The Cambridge Digital Library is a part of the Cambridge University Library.
Our November release sees the launch of our Darwin Manuscripts collection, with a selection of papers charting the development of Darwin’s evolutionary theory – from early theoretical reflections made while on board HMS Beagle to the publication of On the Origin of Species. Amongst many highlights are documents of worldwide importance such as the “Transmutation” and “Metaphysical” notebooks of the 1830s and the 1842 “Pencil Sketch” which sees Darwin’s first use of the term “natural selection”.
From the Cambridge U. Library:
In total, Cambridge Digital Library (http://cudl.lib.cam.ac.uk/collections/darwin_mss) is releasing more than 12,000 hi-res images, alongside transcriptions and detailed notes as a result of an international collaboration with the Darwin Manuscript Project, based at the American Museum of Natural History. These papers chart the evolution of Darwin’s journey, from early theoretical reflections while on board HMS Beagle, to the publication of On the Origin of Species – 155 years ago today.
The launch of Darwin’s papers also marks the end of the first phase of funding for Cambridge’s Digital Library, launched to worldwide acclaim in 2011 with the publication of Isaac Newton’s scientific archive. Initial £1.5m funding for the Digital Library was provided by the Polonsky Foundation. Funding for the digitisation and transcription of the Origin papers was provided by the US National Endowment for the Humanities and National Science Foundation.
Cambridge University Library holds almost the entire collection of Darwin’s working scientific papers and the ones being released today are the most important for understanding the development of his evolutionary theory. They are being published simultaneously on the Cambridge Digital Library and Darwin Manuscripts Project websites, with a further release planned for June 2015, covering the notes and drafts of his eight post-Origin books.

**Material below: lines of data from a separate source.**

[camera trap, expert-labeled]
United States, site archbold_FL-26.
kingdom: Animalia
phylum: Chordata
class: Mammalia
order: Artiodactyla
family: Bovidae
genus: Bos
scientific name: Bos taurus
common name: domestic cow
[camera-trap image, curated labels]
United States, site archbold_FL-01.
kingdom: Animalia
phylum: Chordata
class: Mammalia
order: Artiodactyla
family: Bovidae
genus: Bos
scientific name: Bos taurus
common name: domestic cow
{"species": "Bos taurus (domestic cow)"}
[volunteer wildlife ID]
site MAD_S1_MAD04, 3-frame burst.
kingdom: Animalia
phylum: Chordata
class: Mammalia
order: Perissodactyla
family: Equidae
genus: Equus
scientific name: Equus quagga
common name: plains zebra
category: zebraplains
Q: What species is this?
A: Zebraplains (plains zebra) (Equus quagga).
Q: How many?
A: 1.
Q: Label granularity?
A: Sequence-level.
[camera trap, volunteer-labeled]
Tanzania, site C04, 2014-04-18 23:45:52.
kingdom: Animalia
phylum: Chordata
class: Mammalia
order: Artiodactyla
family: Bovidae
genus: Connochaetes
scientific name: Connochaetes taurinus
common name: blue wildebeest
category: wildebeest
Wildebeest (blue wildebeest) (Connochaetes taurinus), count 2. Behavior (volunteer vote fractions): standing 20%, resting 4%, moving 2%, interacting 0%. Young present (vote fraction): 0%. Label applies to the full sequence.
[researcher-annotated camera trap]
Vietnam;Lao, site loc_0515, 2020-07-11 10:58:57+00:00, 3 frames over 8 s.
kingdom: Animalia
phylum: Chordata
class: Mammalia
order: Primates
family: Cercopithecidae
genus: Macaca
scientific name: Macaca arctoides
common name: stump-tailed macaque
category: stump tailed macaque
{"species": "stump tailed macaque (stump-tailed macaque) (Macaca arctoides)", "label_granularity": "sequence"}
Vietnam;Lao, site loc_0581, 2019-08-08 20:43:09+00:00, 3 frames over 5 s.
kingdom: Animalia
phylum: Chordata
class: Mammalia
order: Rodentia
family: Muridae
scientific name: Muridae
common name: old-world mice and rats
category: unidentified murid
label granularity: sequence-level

None of the Darwin documents available from today have hitherto been digitised to the present high standard of full colour and high resolution, and many have never been transcribed or edited before now.
Also New This Month
- Conclusion of the main phase of the Sanskrit Manuscripts project, detailing more than 1,600 manuscripts, 500 of which are fully digitised
- New feature allowing CDL users to rotate images in the viewer
Last month (October 2014), the Cambridge Digital Library announced the launch of the Japanese Works collection.
Cambridge University Library has extremely important holdings of early Japanese books and this initial selection includes examples of some of the earliest printing, and sumptuously illustrated scrolls.